+++ Supplied information +++
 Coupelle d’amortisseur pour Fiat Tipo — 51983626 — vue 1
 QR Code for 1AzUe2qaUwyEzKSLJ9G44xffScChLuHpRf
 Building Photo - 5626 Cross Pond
+++
+++ Supplied information +++
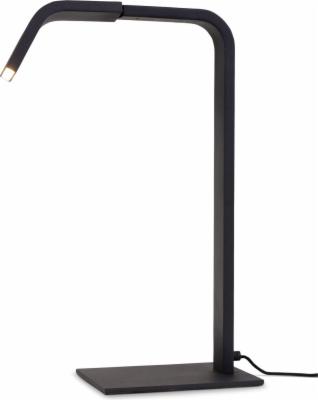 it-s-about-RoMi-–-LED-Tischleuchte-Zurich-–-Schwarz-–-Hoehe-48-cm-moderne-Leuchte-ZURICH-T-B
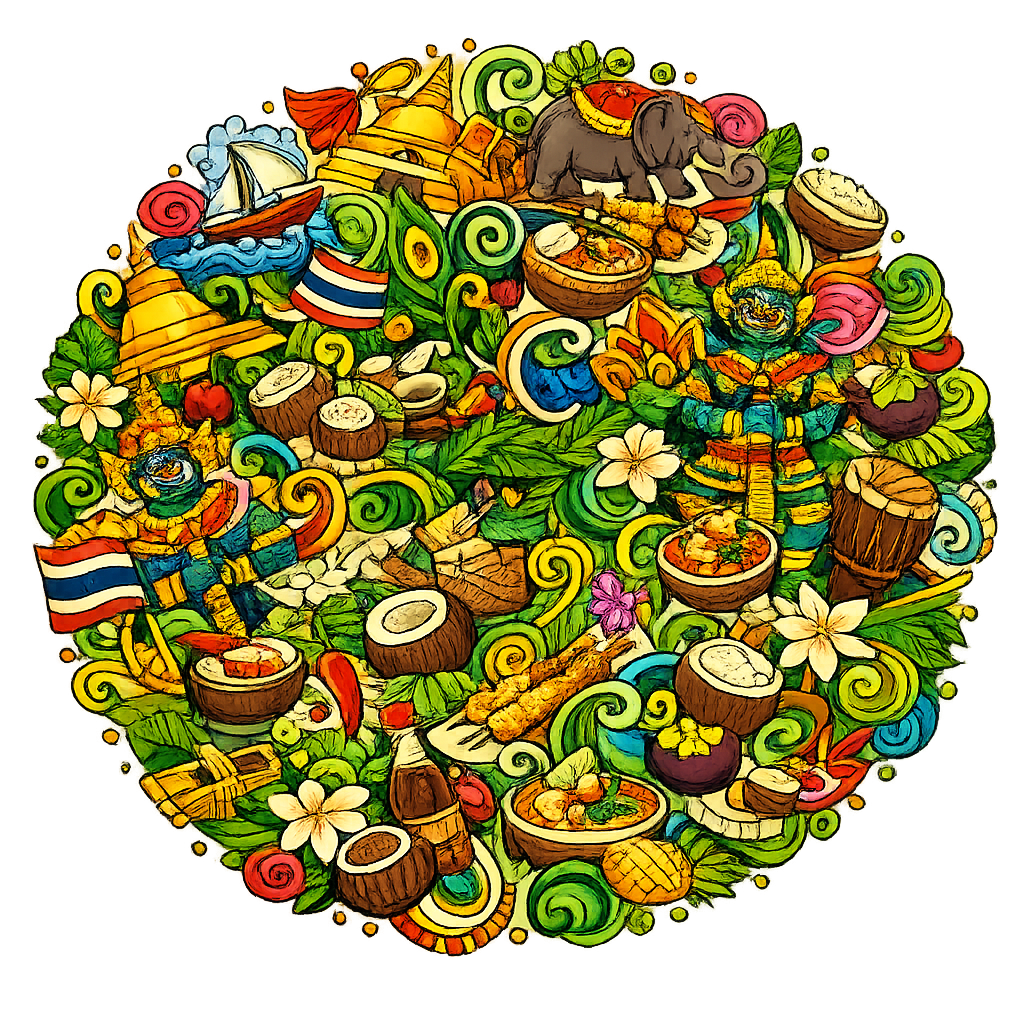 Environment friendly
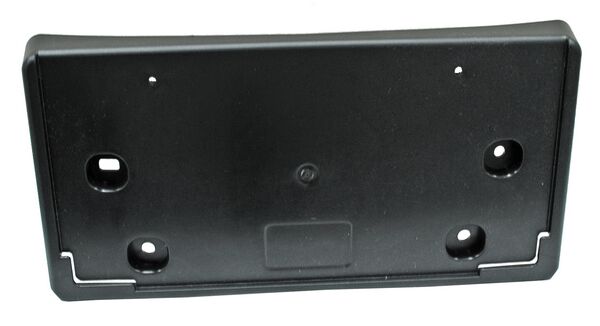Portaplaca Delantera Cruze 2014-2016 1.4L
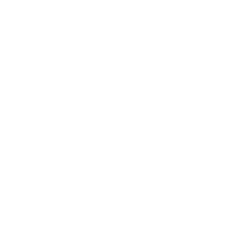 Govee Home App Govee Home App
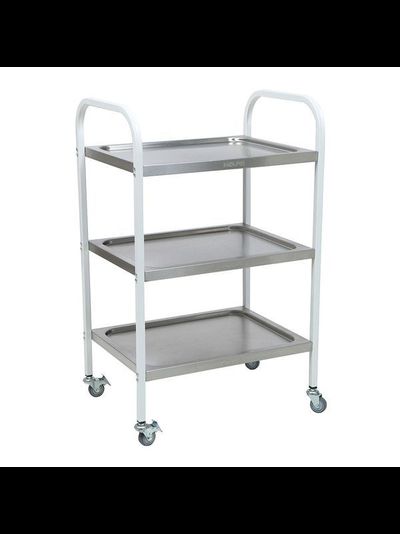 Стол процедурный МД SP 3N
+++
=== Problem requirements ===
Switch "Environment friendly" to "Eco-friendly" in the lines, starting at the one that has "it-s-about-RoM" and stopping after the one that has "Стол процедурный МД SP 3N". Give only those lines, without the pictures.

=== Output for this task ===
 it-s-about-RoMi-–-LED-Tischleuchte-Zurich-–-Schwarz-–-Hoehe-48-cm-moderne-Leuchte-ZURICH-T-B
 Eco-friendly
Portaplaca Delantera Cruze 2014-2016 1.4L
 Govee Home App Govee Home App
 Стол процедурный МД SP 3N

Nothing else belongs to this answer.